The most important point in this book is that the value is no longer found in collecting just in case knowledge, but rather in connecting dots to dots, dots to people, and (the highest value) people to people. It's about connecting, not collecting. Based on this book I drew my own value triangle, VALUE appearing in the middle of the triangle, with Context being the lower left corer, Content being the lower right corner, and CONNECTION being the apex of the triangle--further refined as connecting customers, connecting contributing talents, and connecting sub-contracted sources, softwares, and services. No one is doing this today in the manner that meets the emerging needs of the marketplace.

Most interesting to me is the author's early emphasis on the Chief Financial Officer being the point of sale, not the CEO, the CTO, or the production divisions. Intellectual capital is a value-creation and profit-building exercise, and it needs to be presented as a financial campaign plan, not a technology plan, not a human resources plan, and not a sales and marketing plan.

Although the author focuses on intellectual property, and provides compelling anecdotes and links that suggest that any company in the knowledge business can increase its bottom line earnings by 20-40% if it does a better job of managing its intellectual property, I see two other emerging marketplaces in this book that the author may not have intended but certainly contributes insights to: managing shared access to external sources, to reduce the cost and increase the knowledge that companies can use to increase their competence in a global environment; and managing customer understanding and relationships in the aggregate--it is possible to take cross-selling to new heights if companies in different industries that are not competing with one another, will share customer information in new ways, thus leading to the invention of new3 offerings and new value.

A major point in this book that I believe everyone misses is that the management of intellectual property, or knowledge management, or external open source information acquisition and exploitation, is totally and utterly without value in the absence of a strategy. Collection or connecting is of the greatest value when it is done with strategic purpose, operational efficiency, and tactical effect.

There is a lot more in this book that will impact on my strategic business planning, and that I choose to not summarize here, but will instead end with three points the author makes that I consider to be important:

1) In the information age, only investments in knowledge building are really investments--traditional investments in capital goods are costs, not to be confused with investments intended to generate new value.

2) Knowledge value grows on a logarithmic scale, while goods value grows arithmetically.

3) In today's environment, careers are defined by personal skills and networking, not traditional jobs and corporate positions. The corollary of this is that individuals must self-manage their continuing education and skill acquisition, and any job that fails to provide for continuing upgrading of skills is not worth keeping.

I consider this a seminal reference.

See also, with reviews:
The Fortune at the Bottom of the Pyramid: Eradicating Poverty Through Profits (Wharton School Publishing Paperbacks)
The Wealth of Networks: How Social Production Transforms Markets and Freedom
Revolutionary Wealth: How it will be created and how it will change our lives
The Battle for the Soul of Capitalism: How the Financial System Underminded Social Ideals, Damaged Trust in the Markets, Robbed Investors of Trillions - and What to Do About It
The Politics of Fortune: A New Agenda For Business Leaders

4 of 4 found the following review helpful:


4Great book for explaining what "IC" is all about.  Feb 20, 2001
Mr.

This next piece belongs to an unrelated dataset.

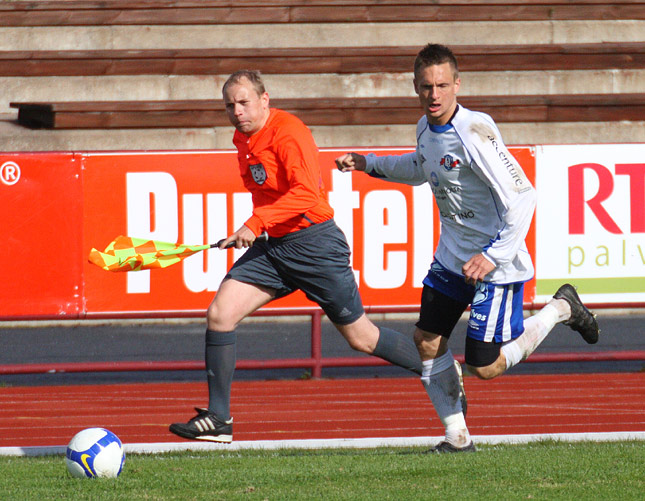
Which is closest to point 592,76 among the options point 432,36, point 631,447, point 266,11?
point 432,36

Stewart does an excellent job outlining and then providing the supporting information for Intellectual Capital. I appreciated his personalized writing style and brutal honesty. Mr. Stewart has collected an impressive amount of supporting statistics, real life scenarios, and quotes to add to his overview of Intellectual Capital. Now that my warm fuzzies are out of the way that only thing that keeps this from being a five star is that you can't read this book lying down on the couch or on a plane after a drink because you will fall asleep. :-) It is a great book for when you are wide awake.